- Written request
Copy the records below exactly, from the line containing "What is the distance between" through the last line, and leave out every picture.
━━━━━━━━━━━━━━━━━━━━
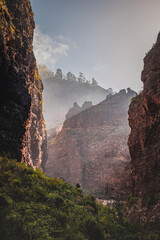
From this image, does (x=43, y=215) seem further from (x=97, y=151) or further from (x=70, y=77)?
(x=70, y=77)

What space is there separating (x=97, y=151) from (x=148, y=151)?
32.0 metres

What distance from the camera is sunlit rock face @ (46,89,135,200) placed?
28.9 m

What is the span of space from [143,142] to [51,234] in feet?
35.6

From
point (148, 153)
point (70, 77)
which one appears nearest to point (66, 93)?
point (70, 77)

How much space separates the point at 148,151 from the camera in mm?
13203

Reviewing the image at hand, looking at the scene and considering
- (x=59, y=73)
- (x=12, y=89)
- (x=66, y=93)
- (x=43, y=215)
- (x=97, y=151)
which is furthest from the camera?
(x=66, y=93)

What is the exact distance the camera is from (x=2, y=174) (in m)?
8.12

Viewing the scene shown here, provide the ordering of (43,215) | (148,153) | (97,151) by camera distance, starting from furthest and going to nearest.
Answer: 1. (97,151)
2. (148,153)
3. (43,215)

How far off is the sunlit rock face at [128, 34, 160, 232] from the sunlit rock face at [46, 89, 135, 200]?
9.69 metres

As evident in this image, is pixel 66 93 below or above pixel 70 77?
below

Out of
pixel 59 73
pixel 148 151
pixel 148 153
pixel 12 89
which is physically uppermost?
pixel 59 73

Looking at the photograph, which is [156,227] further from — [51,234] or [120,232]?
[51,234]

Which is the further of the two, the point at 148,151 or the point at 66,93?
the point at 66,93

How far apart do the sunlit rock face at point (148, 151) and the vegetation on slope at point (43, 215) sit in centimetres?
180
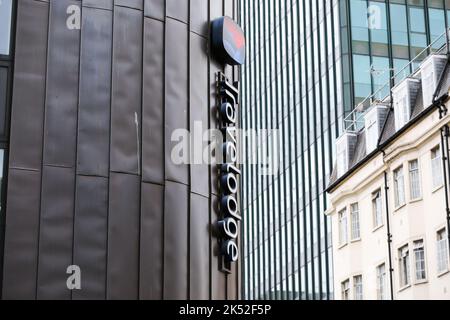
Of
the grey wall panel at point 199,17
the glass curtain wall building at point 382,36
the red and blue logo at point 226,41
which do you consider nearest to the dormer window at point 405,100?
the glass curtain wall building at point 382,36

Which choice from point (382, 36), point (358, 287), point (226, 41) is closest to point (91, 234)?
point (226, 41)

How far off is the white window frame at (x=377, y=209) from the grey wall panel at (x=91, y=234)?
94.5 ft

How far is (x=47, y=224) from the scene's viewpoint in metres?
20.6

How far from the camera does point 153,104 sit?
2278 centimetres

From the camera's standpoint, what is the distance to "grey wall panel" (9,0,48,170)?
20.8 meters

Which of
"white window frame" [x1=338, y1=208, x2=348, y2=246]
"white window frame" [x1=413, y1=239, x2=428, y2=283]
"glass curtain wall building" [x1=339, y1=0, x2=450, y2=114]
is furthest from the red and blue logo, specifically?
"glass curtain wall building" [x1=339, y1=0, x2=450, y2=114]

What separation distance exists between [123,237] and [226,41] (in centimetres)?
615

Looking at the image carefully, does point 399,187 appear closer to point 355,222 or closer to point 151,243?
point 355,222

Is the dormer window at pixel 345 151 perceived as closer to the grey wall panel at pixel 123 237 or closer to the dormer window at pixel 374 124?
the dormer window at pixel 374 124

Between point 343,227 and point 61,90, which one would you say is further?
point 343,227

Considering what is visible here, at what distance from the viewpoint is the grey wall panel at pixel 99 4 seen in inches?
880

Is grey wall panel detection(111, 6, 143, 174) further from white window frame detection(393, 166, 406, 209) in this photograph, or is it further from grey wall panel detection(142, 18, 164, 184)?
white window frame detection(393, 166, 406, 209)
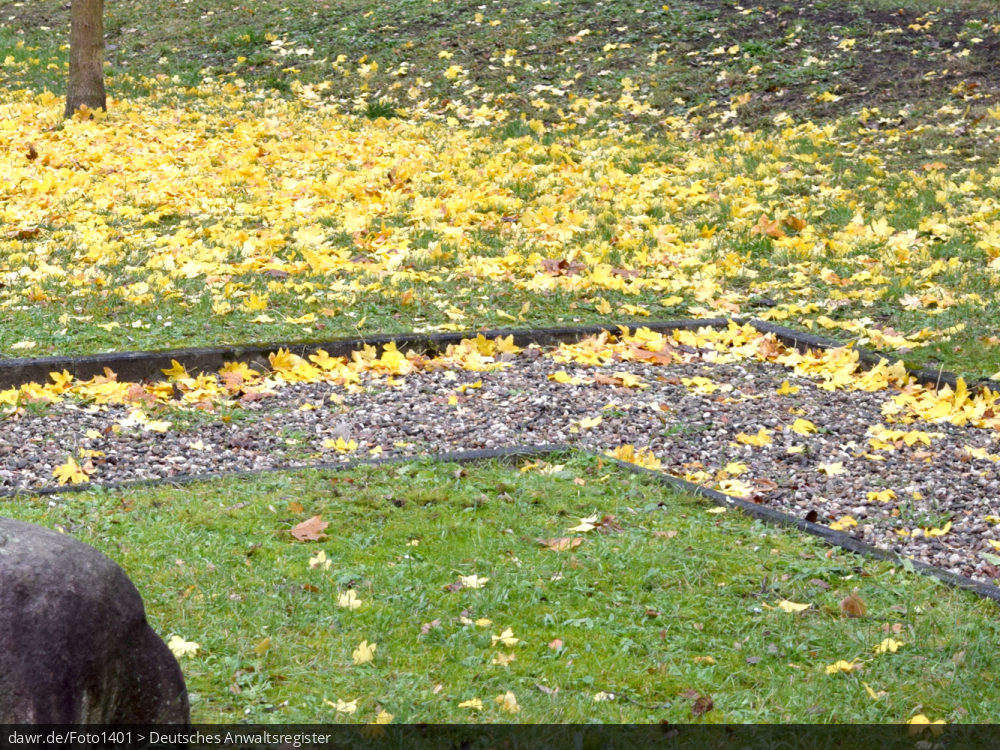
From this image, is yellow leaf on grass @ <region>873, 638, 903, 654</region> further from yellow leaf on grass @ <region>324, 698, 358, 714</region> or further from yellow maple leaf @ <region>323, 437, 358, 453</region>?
yellow maple leaf @ <region>323, 437, 358, 453</region>

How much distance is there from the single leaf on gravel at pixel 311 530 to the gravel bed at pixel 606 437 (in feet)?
2.39

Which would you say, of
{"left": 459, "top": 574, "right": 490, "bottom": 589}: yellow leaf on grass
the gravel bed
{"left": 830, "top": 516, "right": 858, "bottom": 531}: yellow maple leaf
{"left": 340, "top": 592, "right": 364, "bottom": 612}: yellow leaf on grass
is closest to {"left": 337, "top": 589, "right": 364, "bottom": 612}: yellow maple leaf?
{"left": 340, "top": 592, "right": 364, "bottom": 612}: yellow leaf on grass

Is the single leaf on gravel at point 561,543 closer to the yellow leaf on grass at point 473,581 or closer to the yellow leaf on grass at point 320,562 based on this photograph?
the yellow leaf on grass at point 473,581

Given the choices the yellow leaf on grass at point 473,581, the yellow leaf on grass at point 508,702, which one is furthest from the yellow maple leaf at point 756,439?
the yellow leaf on grass at point 508,702

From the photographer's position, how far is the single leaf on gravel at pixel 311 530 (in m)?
4.00

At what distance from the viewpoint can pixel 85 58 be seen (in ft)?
40.7

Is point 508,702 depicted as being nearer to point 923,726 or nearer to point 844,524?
point 923,726

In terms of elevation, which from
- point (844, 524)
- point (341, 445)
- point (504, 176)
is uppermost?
point (504, 176)

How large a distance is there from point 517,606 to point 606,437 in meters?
1.74

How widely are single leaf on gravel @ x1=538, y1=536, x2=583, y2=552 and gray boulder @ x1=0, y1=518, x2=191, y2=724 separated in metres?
1.69

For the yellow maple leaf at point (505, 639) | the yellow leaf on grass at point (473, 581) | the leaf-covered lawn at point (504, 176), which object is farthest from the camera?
the leaf-covered lawn at point (504, 176)

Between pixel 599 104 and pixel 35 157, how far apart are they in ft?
19.3

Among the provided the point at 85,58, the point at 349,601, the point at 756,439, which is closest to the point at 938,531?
the point at 756,439

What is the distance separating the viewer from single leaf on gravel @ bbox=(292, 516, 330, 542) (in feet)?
13.1
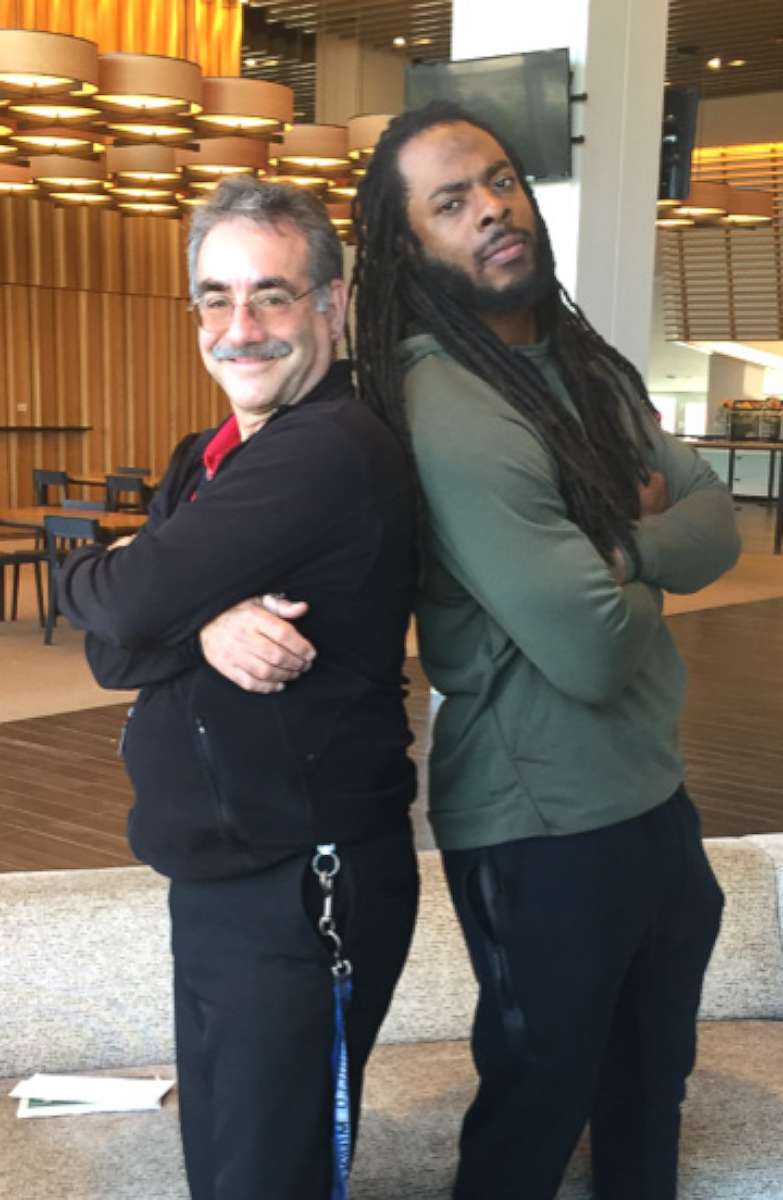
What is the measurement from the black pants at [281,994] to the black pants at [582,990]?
0.13m

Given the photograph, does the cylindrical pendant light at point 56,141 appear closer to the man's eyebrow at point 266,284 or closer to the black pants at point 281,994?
the man's eyebrow at point 266,284

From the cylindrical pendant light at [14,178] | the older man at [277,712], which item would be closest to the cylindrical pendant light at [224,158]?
the cylindrical pendant light at [14,178]

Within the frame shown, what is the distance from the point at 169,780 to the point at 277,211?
634 millimetres

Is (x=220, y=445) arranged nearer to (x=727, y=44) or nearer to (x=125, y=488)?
(x=125, y=488)

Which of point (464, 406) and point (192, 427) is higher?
point (464, 406)

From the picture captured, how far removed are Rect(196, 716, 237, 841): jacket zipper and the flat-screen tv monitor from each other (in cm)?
565

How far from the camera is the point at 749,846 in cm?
272

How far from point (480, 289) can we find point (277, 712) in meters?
0.58

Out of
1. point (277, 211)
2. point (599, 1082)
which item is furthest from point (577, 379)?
point (599, 1082)

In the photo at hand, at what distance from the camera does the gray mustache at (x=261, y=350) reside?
1.60 m

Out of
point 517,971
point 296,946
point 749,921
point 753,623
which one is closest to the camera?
point 296,946

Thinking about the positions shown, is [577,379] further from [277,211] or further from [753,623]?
[753,623]

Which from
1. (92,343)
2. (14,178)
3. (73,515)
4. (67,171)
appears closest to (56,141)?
(67,171)

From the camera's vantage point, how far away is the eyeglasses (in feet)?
5.27
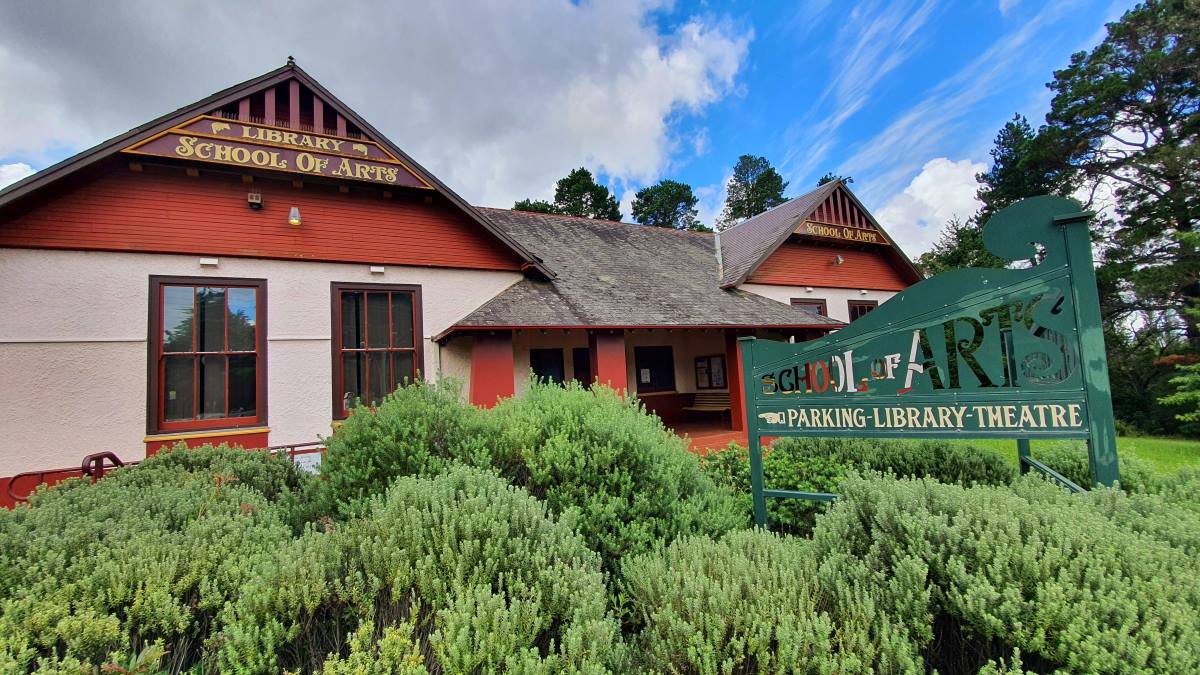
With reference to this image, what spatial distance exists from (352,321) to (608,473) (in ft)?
23.6

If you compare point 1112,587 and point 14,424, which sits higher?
point 14,424

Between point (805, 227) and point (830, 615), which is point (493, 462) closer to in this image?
point (830, 615)

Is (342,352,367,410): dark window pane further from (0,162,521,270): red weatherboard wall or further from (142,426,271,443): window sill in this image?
(0,162,521,270): red weatherboard wall

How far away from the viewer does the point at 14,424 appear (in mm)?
6809

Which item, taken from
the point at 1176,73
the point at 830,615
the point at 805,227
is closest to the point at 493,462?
the point at 830,615

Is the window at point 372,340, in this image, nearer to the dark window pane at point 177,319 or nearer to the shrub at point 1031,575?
the dark window pane at point 177,319

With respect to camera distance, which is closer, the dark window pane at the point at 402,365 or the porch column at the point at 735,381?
the dark window pane at the point at 402,365

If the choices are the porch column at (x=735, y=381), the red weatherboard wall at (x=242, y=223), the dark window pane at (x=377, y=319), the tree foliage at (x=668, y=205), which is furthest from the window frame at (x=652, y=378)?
the tree foliage at (x=668, y=205)

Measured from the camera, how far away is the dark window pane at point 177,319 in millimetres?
7734

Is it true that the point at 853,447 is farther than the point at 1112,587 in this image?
Yes

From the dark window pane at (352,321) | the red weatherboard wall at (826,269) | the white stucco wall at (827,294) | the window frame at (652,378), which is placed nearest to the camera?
the dark window pane at (352,321)

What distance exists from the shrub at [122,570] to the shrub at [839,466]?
13.8 feet

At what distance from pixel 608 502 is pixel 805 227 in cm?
1374

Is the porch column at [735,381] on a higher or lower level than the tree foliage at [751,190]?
lower
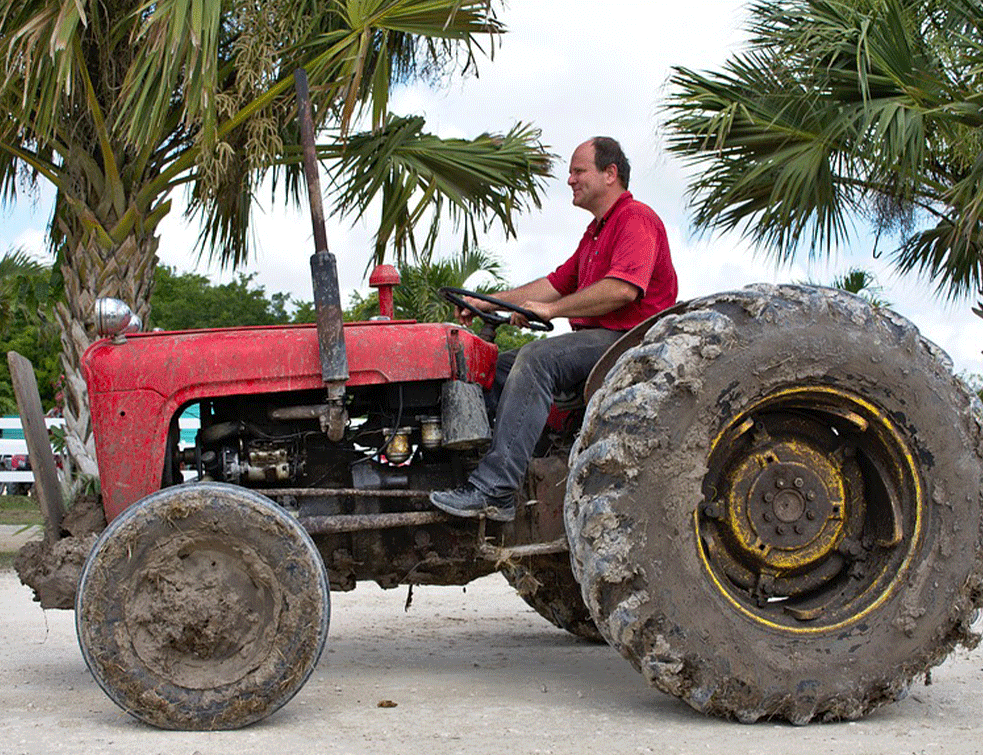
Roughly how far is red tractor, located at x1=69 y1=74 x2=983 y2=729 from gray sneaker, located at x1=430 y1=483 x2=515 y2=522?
0.42 feet

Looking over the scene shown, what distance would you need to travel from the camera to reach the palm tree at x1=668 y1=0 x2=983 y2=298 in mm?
10344

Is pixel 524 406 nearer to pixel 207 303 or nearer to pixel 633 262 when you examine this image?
pixel 633 262

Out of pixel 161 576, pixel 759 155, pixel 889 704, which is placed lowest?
pixel 889 704

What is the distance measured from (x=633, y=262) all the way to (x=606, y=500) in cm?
118

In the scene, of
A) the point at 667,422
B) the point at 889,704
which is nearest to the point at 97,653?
the point at 667,422

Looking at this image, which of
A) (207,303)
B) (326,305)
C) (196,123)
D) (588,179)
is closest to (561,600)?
(588,179)

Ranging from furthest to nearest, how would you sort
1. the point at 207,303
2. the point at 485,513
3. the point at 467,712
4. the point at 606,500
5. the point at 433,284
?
the point at 207,303 < the point at 433,284 < the point at 485,513 < the point at 467,712 < the point at 606,500

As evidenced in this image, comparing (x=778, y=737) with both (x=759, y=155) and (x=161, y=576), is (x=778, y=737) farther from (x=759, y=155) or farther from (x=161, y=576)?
(x=759, y=155)

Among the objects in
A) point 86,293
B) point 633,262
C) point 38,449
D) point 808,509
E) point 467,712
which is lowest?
point 467,712

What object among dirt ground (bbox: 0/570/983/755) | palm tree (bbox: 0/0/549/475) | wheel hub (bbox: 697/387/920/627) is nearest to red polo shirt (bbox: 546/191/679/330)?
wheel hub (bbox: 697/387/920/627)

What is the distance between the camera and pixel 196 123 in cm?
936

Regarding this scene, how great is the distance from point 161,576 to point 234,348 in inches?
37.3

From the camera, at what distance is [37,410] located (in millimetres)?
5191

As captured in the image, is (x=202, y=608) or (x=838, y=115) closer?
(x=202, y=608)
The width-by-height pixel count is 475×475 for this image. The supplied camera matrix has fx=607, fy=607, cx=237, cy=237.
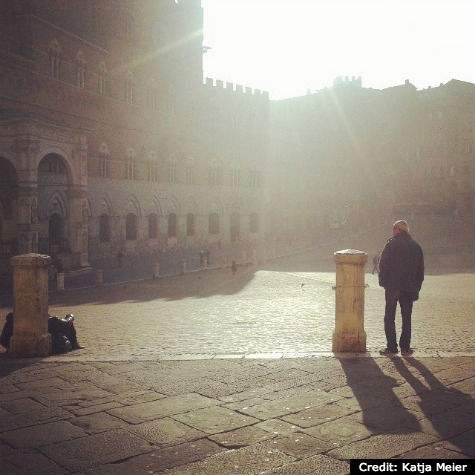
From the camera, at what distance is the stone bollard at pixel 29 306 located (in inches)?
━━━━━━━━━━━━━━━━━━━━
- Answer to the exercise
What is the distance between the camera and pixel 196 123 in cm?
936

Regarding this scene, how great is the distance from point 161,576 to point 234,348 in inches?
37.3

From the camera, at what distance is [37,410] located (in millimetres)?
5191

As captured in the image, is (x=202, y=608) or (x=838, y=115) closer?
(x=202, y=608)
The width-by-height pixel count is 475×475 for this image. The supplied camera matrix has fx=607, fy=607, cx=237, cy=237.
From the camera, at what distance is the stone bollard at pixel 29 306 located (in inches)?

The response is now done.